EXERCISE PROMPT: Could you rewrite the rows from the line with "How far is the gray" through the last of the rows, swapping "gray metal roof" for "tin roof" and leaving everything else unchanged?

----------------

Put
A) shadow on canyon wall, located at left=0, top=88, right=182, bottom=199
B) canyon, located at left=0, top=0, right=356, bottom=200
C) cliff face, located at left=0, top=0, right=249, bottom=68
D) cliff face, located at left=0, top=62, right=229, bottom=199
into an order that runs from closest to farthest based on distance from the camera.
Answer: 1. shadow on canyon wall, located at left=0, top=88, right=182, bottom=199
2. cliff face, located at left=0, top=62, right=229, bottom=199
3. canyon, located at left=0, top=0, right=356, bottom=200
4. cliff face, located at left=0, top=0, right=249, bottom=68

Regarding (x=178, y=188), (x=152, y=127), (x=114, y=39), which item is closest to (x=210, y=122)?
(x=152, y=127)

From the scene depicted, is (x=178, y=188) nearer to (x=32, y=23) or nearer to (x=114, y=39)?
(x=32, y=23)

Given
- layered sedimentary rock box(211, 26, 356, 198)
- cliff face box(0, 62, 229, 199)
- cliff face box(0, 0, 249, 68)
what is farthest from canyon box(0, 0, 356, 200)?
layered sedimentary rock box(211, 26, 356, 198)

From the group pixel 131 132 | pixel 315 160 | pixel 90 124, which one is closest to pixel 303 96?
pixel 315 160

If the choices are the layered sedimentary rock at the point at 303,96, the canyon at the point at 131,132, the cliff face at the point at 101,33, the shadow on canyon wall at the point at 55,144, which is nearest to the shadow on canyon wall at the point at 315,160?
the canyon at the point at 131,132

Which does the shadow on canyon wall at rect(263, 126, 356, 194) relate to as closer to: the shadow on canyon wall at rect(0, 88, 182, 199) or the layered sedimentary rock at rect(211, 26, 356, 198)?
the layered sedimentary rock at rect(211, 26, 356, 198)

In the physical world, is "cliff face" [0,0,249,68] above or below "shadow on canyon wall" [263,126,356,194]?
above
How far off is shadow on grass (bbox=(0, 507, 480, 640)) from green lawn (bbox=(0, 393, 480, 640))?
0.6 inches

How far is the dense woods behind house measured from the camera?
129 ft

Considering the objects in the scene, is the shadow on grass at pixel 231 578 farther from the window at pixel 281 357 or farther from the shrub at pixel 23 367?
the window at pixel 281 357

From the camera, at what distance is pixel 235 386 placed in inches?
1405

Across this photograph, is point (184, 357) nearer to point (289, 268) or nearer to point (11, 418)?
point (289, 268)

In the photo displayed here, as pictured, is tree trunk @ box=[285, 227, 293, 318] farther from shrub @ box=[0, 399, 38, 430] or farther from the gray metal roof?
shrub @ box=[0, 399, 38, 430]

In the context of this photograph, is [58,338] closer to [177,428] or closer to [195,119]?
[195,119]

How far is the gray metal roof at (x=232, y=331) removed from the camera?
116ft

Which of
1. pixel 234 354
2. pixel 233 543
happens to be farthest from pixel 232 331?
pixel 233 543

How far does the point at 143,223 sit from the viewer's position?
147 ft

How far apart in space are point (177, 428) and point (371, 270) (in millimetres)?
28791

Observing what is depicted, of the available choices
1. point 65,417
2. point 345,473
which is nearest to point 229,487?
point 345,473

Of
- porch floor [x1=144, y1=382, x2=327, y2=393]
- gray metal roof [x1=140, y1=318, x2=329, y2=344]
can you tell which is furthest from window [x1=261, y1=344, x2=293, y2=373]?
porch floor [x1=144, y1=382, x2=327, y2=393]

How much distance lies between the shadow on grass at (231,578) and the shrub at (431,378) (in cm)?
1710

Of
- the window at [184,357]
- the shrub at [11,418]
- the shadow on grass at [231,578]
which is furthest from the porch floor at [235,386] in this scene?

----------------

EXPECTED OUTPUT:
How far is the tin roof at (x=232, y=331) removed from the camera?
116ft

Which of
1. pixel 234 354
2. pixel 233 543
happens to be farthest from pixel 232 331?
pixel 233 543

How far does the point at 143,223 sit from the viewer's position?
147 ft

How far apart in space are point (177, 428) and point (371, 270) (in millimetres)?
28791

Observing what is depicted, of the available choices
1. point 65,417
2. point 345,473
which is nearest to point 229,487?
point 345,473

Of
- porch floor [x1=144, y1=382, x2=327, y2=393]
- tin roof [x1=140, y1=318, x2=329, y2=344]
can you tell which is furthest from window [x1=261, y1=344, x2=293, y2=373]?
porch floor [x1=144, y1=382, x2=327, y2=393]

How much distance lies between the shadow on grass at (231,578) and the shrub at (431,378) (in cm)?
1710

Of
- the window at [184,357]
- the shrub at [11,418]
- the shadow on grass at [231,578]
which is furthest from the porch floor at [235,386] in this scene?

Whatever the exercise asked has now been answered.